Virus found in dead crow; Risk to Maryland is deemed minimal; disease killed 7 in N.Y.


A dead crow found in downtown Baltimore this month was infected with the West Nile virus that caused the death of seven people in and around New York City this summer, Maryland health officials said last night.

The confirmation of the virus -- which is transmitted by mosquitoes and usually found in Africa -- was made yesterday by the national Centers for Disease Control and Prevention in Atlanta. The infected bird was found Oct. 14 in the 300 block of E. Lombard St.

The disease can be spread to humans only from the bite of an infected mosquito. Humans cannot get the virus from other humans or from birds. And mosquitoes stay infectious for a limited period, about four to five days.

Because the onset of cold weather has all but killed this year's mosquito population, the risk is considered low.

While urging Marylanders to take precautions against mosquitoes -- primarily staying inside during the insects' feeding times at dawn and dusk and using repellent -- local officials stressed that the danger to humans is minimal and asked residents not to panic.

"The people most vulnerable are the elderly, people with HIV or the AIDS virus, people with kidney transplants, cancer patients being treated with chemotherapy and others with [faltering] immune systems," said Dr. Georges C. Benjamin, Maryland secretary of health and mental hygiene.

Symptoms for the virus are nearly identical to viral encephalitis, an inflammation of the brain, and include fever, stiff neck, severe headaches, an onset of confusion and paralysis of the arm or leg.

Healthy people who are infected would most likely experience nothing more than flu-like symptoms, and might have no symptoms at all, officials said.

No vaccine for the virus exists. Physicians treat the symptoms with fluids and anti-fever agents. Anyone who has any of the symptoms should see a doctor immediately.

Since an epidemic of West Nile virus hit New York in August, causing more than 50 people to become ill in addition to the deaths, 34 birds from Maryland have been autopsied. Only the bird found Oct. 14 turned out to be infected. No infected mosquitoes have been found in Maryland, officials said.
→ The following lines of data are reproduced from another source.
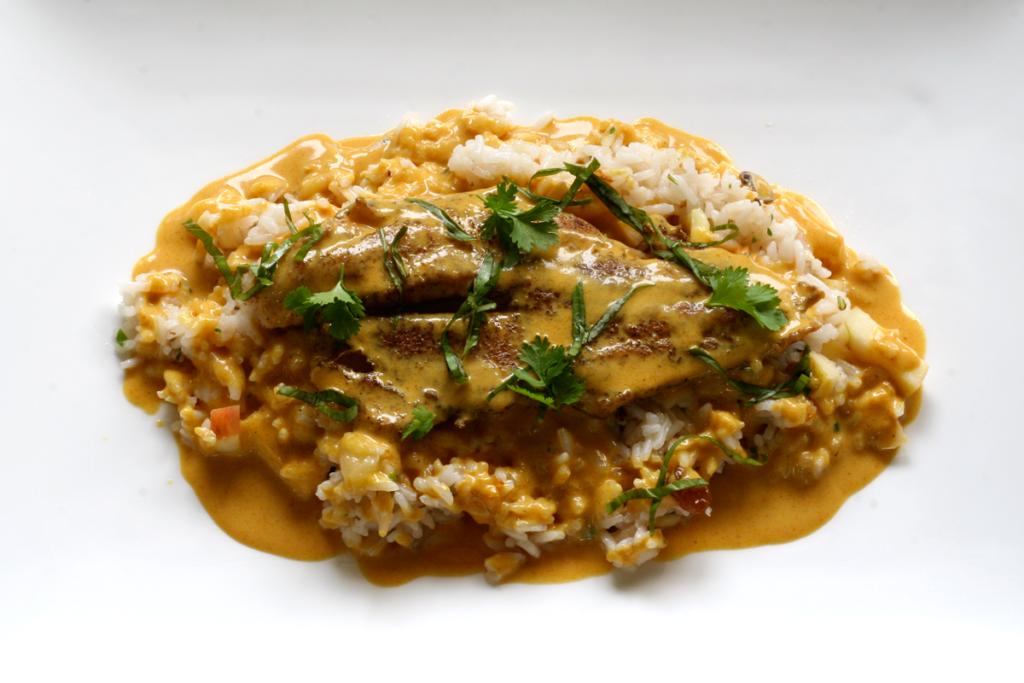 walleye recipe, fish recipe, fish curry, fried fish, tropical fish recipe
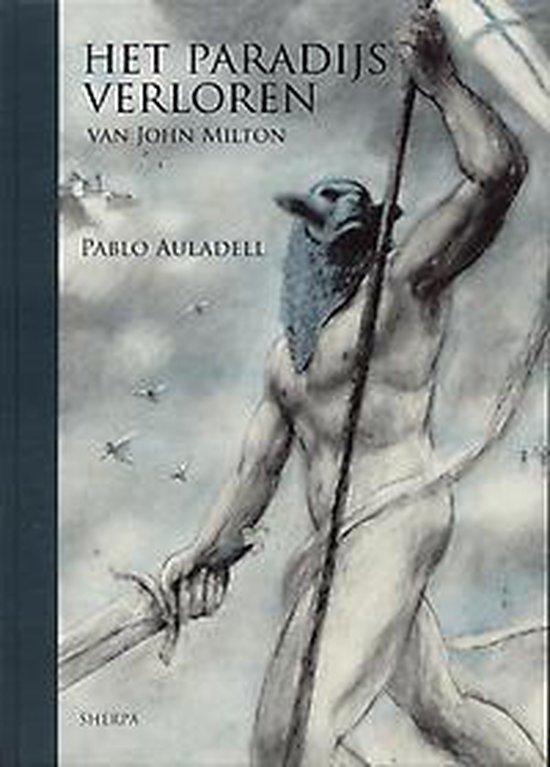 Het paradijs verloren LUXE - Pablo Auladell  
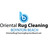 Oriental Rug Cleaning Service Boynton Beach in Boynton Beach, FL 33426 Carpet & Rug Cleaners Commercial & Industrial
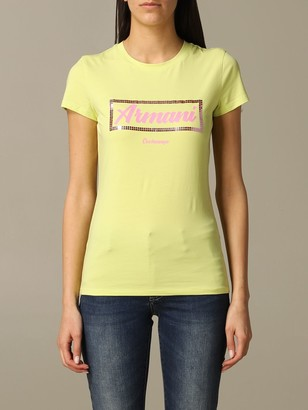 Armani Exchange Short-sleeved T-shirt With Logo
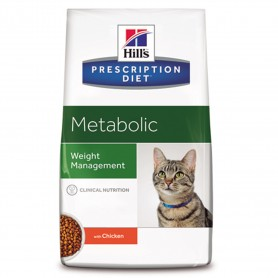 Hill's Prescription Diet Metabolic (Feline)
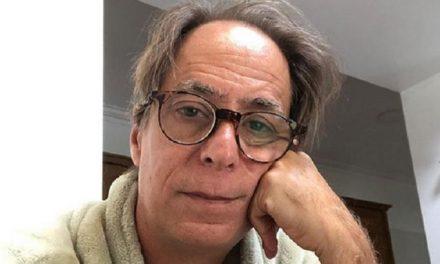 """Pedro Cardoso pede que seguidores deixem de segui-lo: """"Pelo bem da revolução"""""""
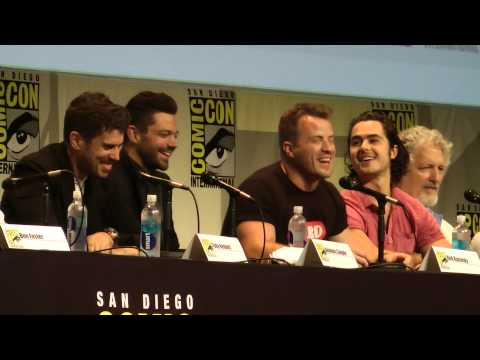 Warcraft full panel from San Diego Comic-Con 2015 SDCC Duncan Jones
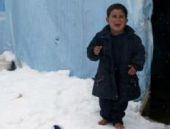 Malatya 9 Ocak cuma yarın okullar tatil mi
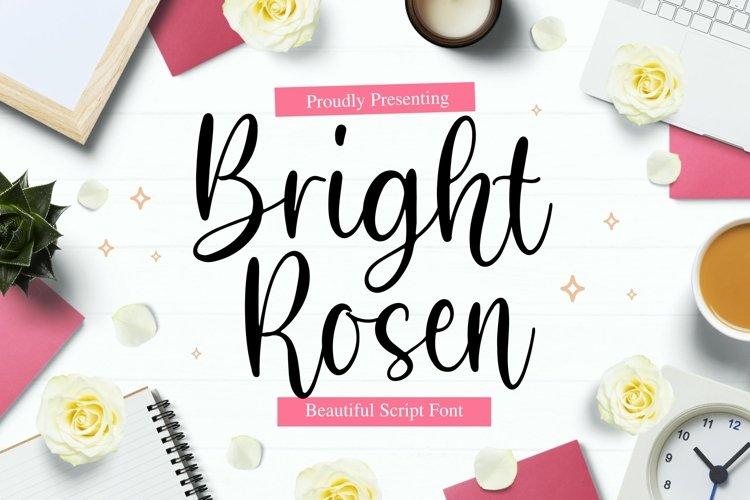 BrightRosen Font example image 1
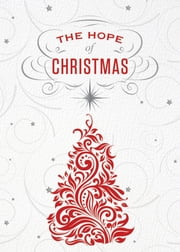 The Hope of Christmas ebook by Jack Countryman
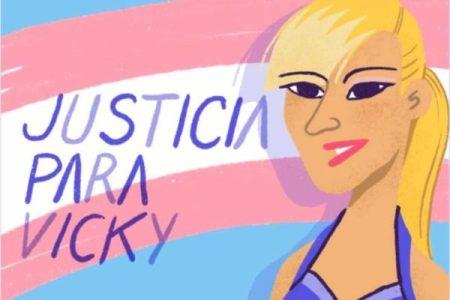 Honduras. ¡Justicia para Vicky Hernández!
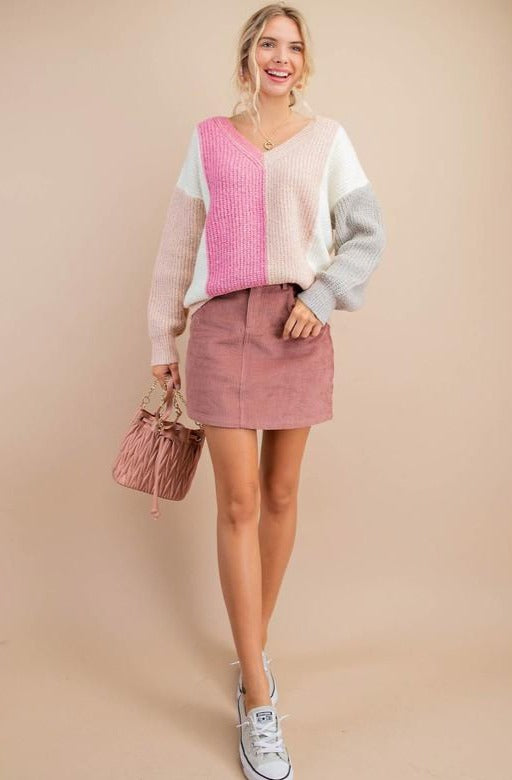 Carla Striped Sweater Mauve
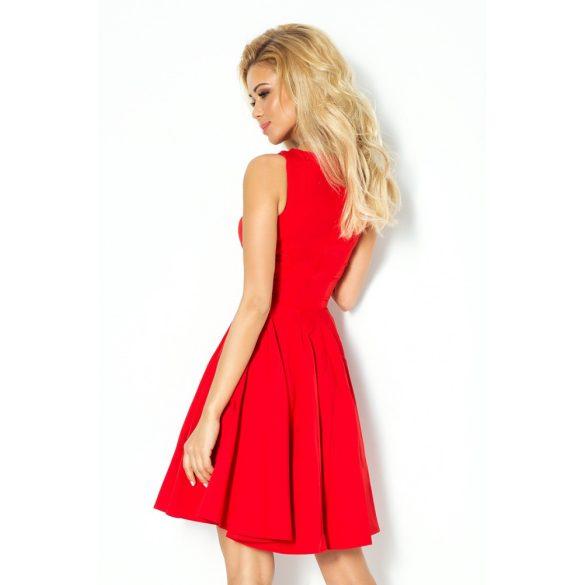 ruha szív alakú nyakkivágással                                                             3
Dr. Peter L. Beilenson, city health commissioner, said last night that he will notify local emergency departments for potential cases and survey hospitals for any patients who might come down with the virus. He said he plans to talk today with health officers for all the counties in the region.

He emphasized that the public needs to keep this finding in perspective.

"It's very unlikely there are mosquitoes around. It's even more unlikely that mosquitoes are carrying this because there's only been one bird found in the entire city, and we've been looking for dead birds for weeks," Beilenson said.

Health officials have been worried that birds infected with the virus -- crows and some other wild species -- might spread it as they migrate south. Since September, the CDC, the U.S. Geological Survey and health officials have been sampling live and dead birds in states along the Atlantic seaboard.

Neither West Nile fever nor Australia's Kunjin virus, which also is borne by mosquitoes and turned up in New York this summer, had been found before in North America.

Dead birds, especially crows, should be reported to the state at 1-888-584-3110.